Joy! Beauty! Rapture!…Pie??
Published September 17, 2007
By Alex Townsend
One of the less pleasant effects of growing up is discovering that you have been deceived about many things you had believed to be true: Not all people are kind; not all issues have clear, easy answers; etc.
However, there are also far more specific, and dare I say, insidious deceptions out there for the naive child’s mind. One particular incident comes to my mind from personal experience: pie.
I went through the first eleven years of my life without ever having tasted a pie. This was not my personal choice. I loved pie, or at least the idea of it. I still have vivid memories of watching Snow White and being mesmerized as she rolled out of bed and cut a picture perfect pie crust. She was singing! The sun shone directly on her! How could this traditional baker’s ware be anything but wondrous?
I knew that pies came in flavors such as apple and blueberry (but mostly apple; that was the flavor that all of my dolls would eat). But I always assumed that the inside of a pie was exactly the same as the inside of a cake. In fact, it was probably even better than cake. The inside of a pie must have looked and tasted exactly the same as vanilla cake (I had always hated chocolate), except with a crust instead of that disgusting frosting stuff.
It was the coolest seeming pastry ever, and I treated it accordingly. Did Barbie need to go on a picnic? She’d bring a pie. Still, no one in my family really cared for pie, and I didn’t get a chance to actually try some until I was in about sixth grade.
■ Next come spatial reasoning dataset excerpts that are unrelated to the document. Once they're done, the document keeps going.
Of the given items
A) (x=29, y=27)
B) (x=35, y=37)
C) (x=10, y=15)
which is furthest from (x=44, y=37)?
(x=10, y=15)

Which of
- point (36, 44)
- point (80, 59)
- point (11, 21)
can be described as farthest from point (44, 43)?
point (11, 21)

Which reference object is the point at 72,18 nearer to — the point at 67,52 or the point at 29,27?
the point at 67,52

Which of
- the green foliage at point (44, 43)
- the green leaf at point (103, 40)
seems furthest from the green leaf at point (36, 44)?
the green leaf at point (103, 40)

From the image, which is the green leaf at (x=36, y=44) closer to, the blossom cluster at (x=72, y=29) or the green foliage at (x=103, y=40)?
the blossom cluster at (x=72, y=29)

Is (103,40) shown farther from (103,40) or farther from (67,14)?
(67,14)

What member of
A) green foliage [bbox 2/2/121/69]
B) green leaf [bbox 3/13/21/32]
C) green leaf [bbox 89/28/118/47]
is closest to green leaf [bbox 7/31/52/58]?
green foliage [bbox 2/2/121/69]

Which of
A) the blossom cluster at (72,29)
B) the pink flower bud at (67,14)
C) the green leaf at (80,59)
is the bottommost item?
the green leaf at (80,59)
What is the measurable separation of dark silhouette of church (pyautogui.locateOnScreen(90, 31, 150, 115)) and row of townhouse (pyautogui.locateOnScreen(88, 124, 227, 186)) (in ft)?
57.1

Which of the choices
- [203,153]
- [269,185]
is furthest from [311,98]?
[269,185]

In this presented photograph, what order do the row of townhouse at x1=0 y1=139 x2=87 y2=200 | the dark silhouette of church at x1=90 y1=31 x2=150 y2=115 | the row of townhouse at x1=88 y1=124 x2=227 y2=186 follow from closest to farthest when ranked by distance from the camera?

This is the point where my pie tragedy becomes a black-and-white film, and the ominous music sets in.
The scene was Thanksgiving dinner. The meal was being served buffet style. Since I was, and still am, a notoriously picky eater, I eyed the various foods uncertainly. Each entree seemed less appealing than the one before it. Then came the desserts. My aunt had baked an apple pie.
Joy! Beauty! Rapture!
All the feelings of a dream come-true came swirling through me! I eagerly cut myself a slice. But then darkness fell across my heart. For a moment I wanted to deny it, but it was no use. I had to face the now indisputable truth: pie was disgusting.
The crust that housed it was nice enough, even somewhat tasty, but the inside was another story. Did someone really just cut up an apple and stick it in there? Why would anyone just put solid apple into anything? Not only that, but the apples in the pie were soft and covered in some gross oozing liquid.
I did take a few more small hesitant bites of the monstrosity, but only enough to confirm my beliefs. I didn’t want to risk throwing up. I realize that my anti-pie stance may not be the most popular one. I’ve even heard rumors that some people actually sort-of like pie, though I have no idea why.
I’m not saying that all pie recipes should be burned in a massive fire and then never spoken of again. Pumpkin pie would be spared, since that one isn’t as bad. I just wish pies were what they should have been all along: cake with crust, possibly with a light fruit flavoring.
Though growing up brings many unpleasant truths to light, it doesn’t have to be a cause for despair. You may be glad it happened. Now, who’s up for a bonfire?